Pull the text of every one of the records below, copying each line word for word. Leave the pictures out.

+++ DATA FOR THIS TASK +++

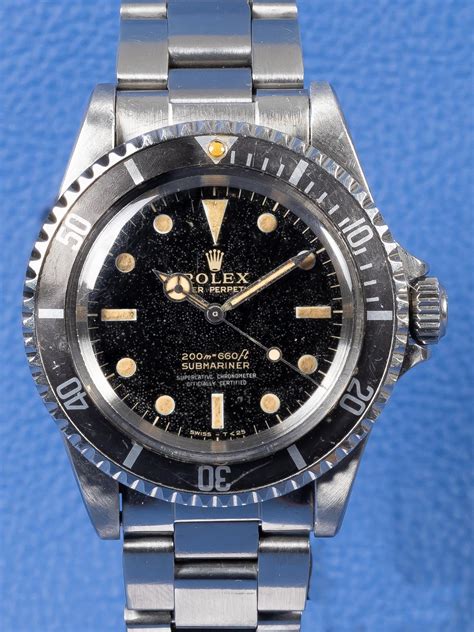 rolex 5512 reference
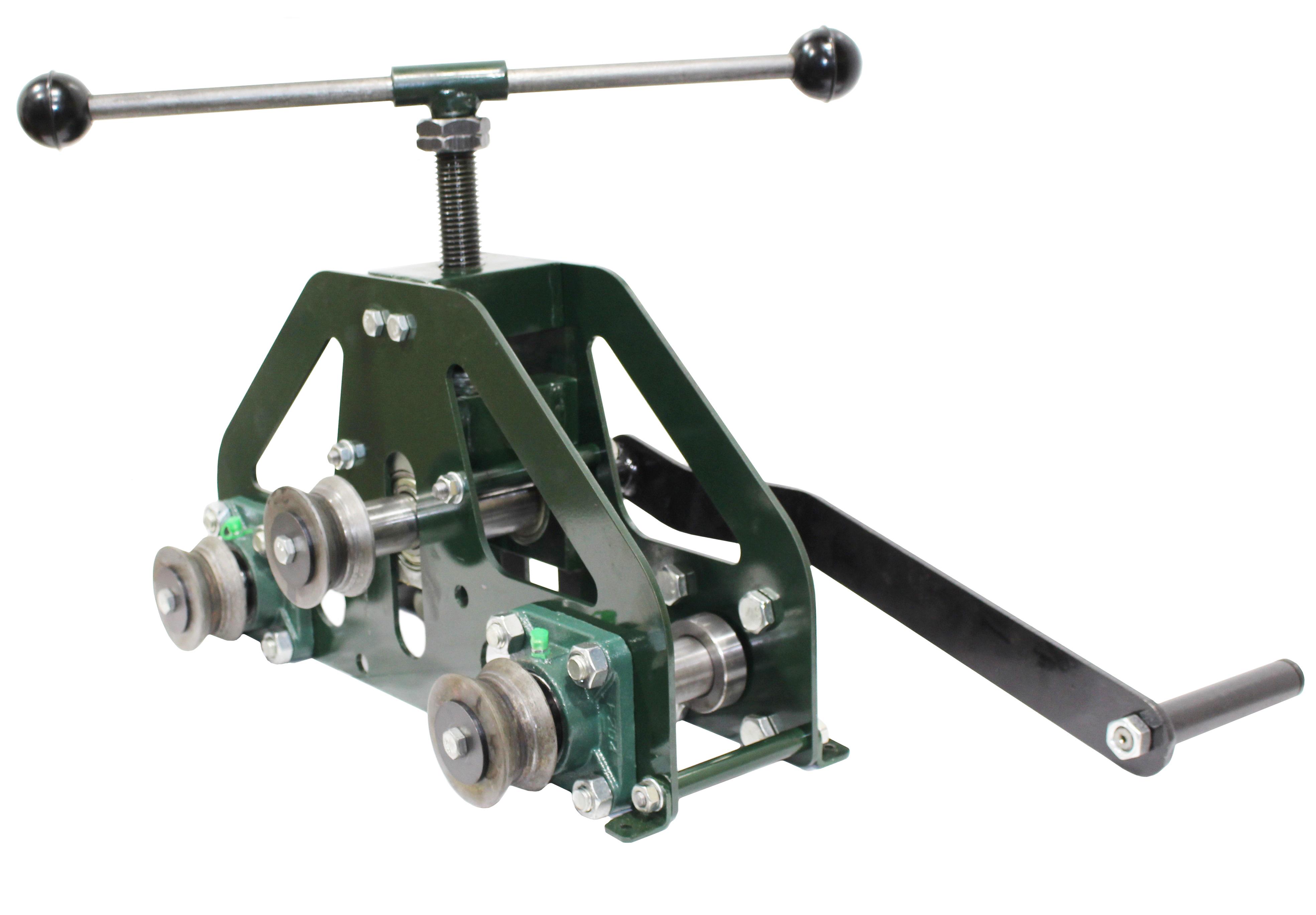 Трубогиб ТУР профилегиб ручной с выносными роликами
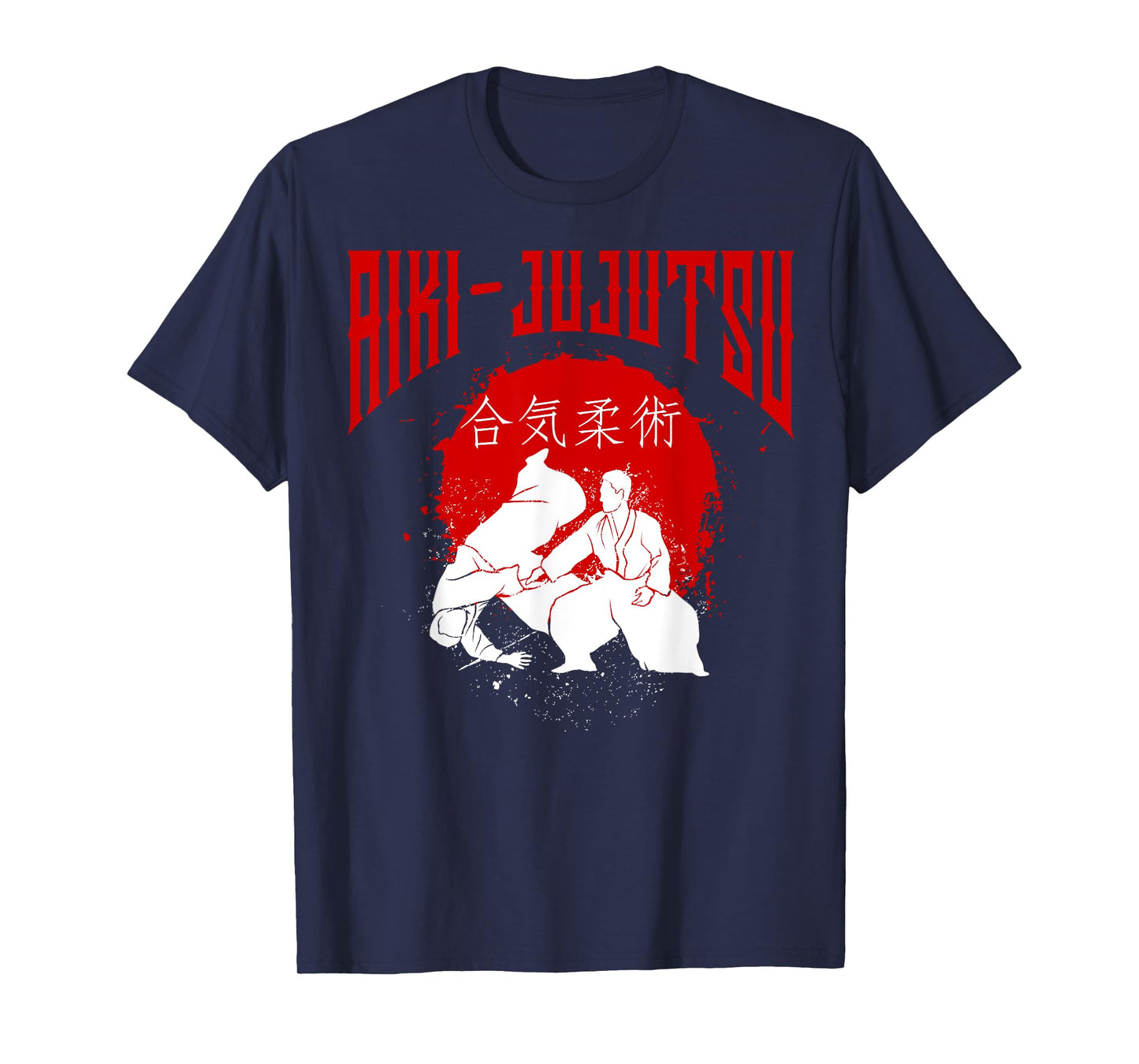 Aiki-Jujutsu Martial Arts Training Dojo Martial Arts Martial Style T-Shirt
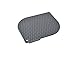 Charles Viancin - Honeycomb Silicone Pot Holder - Withstands Temperatures up to 220°C / 428°F - BPA-Free, Plastic Free, Food-Grade Silicone - Dishwasher Safe - Metallic Grey
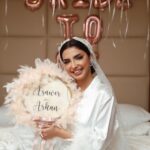 Asawer Ezzat Instagram - Bridal shower 📸 @aya.mohammedph تزين البرايد @lamor.events @rosellabride الروب من ❤️ ميكب @shishi.safaa شعر @yousef_salam1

+++

> [RESPONSE]:
 rolex 5512 reference
 Трубогиб ТУР профилегиб ручной с выносными роликами
 Aiki-Jujutsu Martial Arts Training Dojo Martial Arts Martial Style T-Shirt
 Charles Viancin - Honeycomb Silicone Pot Holder - Withstands Temperatures up to 220°C / 428°F - BPA-Free, Plastic Free, Food-Grade Silicone - Dishwasher Safe - Metallic Grey
 Asawer Ezzat Instagram - Bridal shower 📸 @aya.mohammedph تزين البرايد @lamor.events @rosellabride الروب من ❤️ ميكب @shishi.safaa شعر @yousef_salam1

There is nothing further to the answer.